Making Our Fusion Reactor Better

Our lab, the DIII-D National Fusion Facility, has ended its experimental campaign and entered into a nearly one year period of upgrade construction. This means there will not be any new data until some time in the middle of 2019. That 2019 data, however, is going to come from a variety of new experiments that were not even possible before the upgrades. Here are some of the projects that will scheduled for completion in the next eleven months (and wish us luck because we are the only major facility remaining in the United States):

  • A neutral particle beam, used to heat the plasma with 5 MW of power, is being retrofitted with a sliding rail that allows it to be aimed in different directions. The value of this aiming is that DIII-D will be able to produce plasma scenarios more similar to those expected for future reactors like ITER and DEMO.
  • The Electron Cyclotron Heating (ECH) system, which injects (so far) up to 4 MW of microwave power into the plasma, will be upgraded with a new injection path entering through the top of the reactor. All previous ECH injection, from all experimental facilities, has been done from the outer region of the machine. The benefit of this top-launch setup is that the power absorption is significantly improved. Basically, imagine taking about 1,000 kitchen microwaves and injecting them into the top of a fusion reactor with high efficiency.
  • A new type of wave injection, Helicon Waves, will be enabled by installing a helicon antenna on the outer wall.

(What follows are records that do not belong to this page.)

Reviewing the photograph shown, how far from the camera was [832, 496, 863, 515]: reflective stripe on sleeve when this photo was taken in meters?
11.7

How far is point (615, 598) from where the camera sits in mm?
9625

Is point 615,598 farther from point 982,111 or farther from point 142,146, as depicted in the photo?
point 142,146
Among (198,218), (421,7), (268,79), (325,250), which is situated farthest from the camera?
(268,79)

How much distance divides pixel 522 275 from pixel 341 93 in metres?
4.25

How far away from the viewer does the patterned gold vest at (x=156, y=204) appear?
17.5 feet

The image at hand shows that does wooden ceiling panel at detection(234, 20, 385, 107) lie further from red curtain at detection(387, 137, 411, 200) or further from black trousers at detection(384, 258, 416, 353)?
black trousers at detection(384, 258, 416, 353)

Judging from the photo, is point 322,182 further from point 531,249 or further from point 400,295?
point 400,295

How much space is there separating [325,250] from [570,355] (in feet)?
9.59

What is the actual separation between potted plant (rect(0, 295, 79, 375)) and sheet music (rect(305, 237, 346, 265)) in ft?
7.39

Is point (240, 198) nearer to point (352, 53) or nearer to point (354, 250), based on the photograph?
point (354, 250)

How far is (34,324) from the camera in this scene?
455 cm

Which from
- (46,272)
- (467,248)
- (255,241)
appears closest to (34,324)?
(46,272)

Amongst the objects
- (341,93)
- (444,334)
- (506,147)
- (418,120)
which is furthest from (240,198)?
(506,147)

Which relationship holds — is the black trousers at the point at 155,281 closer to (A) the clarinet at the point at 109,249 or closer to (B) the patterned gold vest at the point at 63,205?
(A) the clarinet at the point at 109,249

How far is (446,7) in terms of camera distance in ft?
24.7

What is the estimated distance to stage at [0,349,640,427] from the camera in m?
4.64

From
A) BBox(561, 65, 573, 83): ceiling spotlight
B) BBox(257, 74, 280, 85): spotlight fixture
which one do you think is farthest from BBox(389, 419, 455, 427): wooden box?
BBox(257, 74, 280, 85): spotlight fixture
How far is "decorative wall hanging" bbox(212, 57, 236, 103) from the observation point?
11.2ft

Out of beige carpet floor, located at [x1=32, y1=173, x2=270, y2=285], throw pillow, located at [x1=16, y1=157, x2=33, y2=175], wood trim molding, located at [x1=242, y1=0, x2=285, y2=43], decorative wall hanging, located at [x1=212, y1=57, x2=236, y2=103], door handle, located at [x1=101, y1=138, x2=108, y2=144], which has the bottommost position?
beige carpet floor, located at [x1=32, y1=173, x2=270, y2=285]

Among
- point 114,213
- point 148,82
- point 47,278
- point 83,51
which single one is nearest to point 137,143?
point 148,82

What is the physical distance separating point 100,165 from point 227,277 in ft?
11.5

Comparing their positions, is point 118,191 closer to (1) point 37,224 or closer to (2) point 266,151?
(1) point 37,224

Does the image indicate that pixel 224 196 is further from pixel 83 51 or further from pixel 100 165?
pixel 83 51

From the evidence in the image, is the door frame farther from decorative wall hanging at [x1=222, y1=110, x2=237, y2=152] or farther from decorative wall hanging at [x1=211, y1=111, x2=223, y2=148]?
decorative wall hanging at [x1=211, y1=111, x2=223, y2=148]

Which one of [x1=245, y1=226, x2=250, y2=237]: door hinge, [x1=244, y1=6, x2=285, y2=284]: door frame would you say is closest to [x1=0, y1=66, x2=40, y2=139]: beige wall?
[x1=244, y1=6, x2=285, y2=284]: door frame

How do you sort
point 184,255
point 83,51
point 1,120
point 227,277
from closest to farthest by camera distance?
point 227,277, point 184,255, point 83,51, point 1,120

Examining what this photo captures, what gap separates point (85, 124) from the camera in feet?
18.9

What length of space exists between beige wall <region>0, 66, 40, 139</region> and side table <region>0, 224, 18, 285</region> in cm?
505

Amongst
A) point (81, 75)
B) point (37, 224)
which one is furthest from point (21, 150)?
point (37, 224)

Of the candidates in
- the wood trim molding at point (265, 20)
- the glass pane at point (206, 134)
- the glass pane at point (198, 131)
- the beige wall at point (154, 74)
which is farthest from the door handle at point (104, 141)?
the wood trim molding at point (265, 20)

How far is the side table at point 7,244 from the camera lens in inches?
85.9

This wave injection is theoretically better at driving electrical current in the reactor compared to both ECH and neutral beams. This initial antenna is designed to provide 1 MW of input power.
  • Diagnostics: With something near 100 separate tasks to complete, I’m not going to list them all here. Researchers from around the world, but especially the United States (noting that earlier statement about DIII-D being the only domestic facility available), are bringing in some excellent ideas for new and improved plasma measurements that will take advantage of all the new plasma performance scenarios available next year.

Week one just ended, and this was the first time I’ve ever seen someone using a power saw to cut plumbing lines out of the machine hall.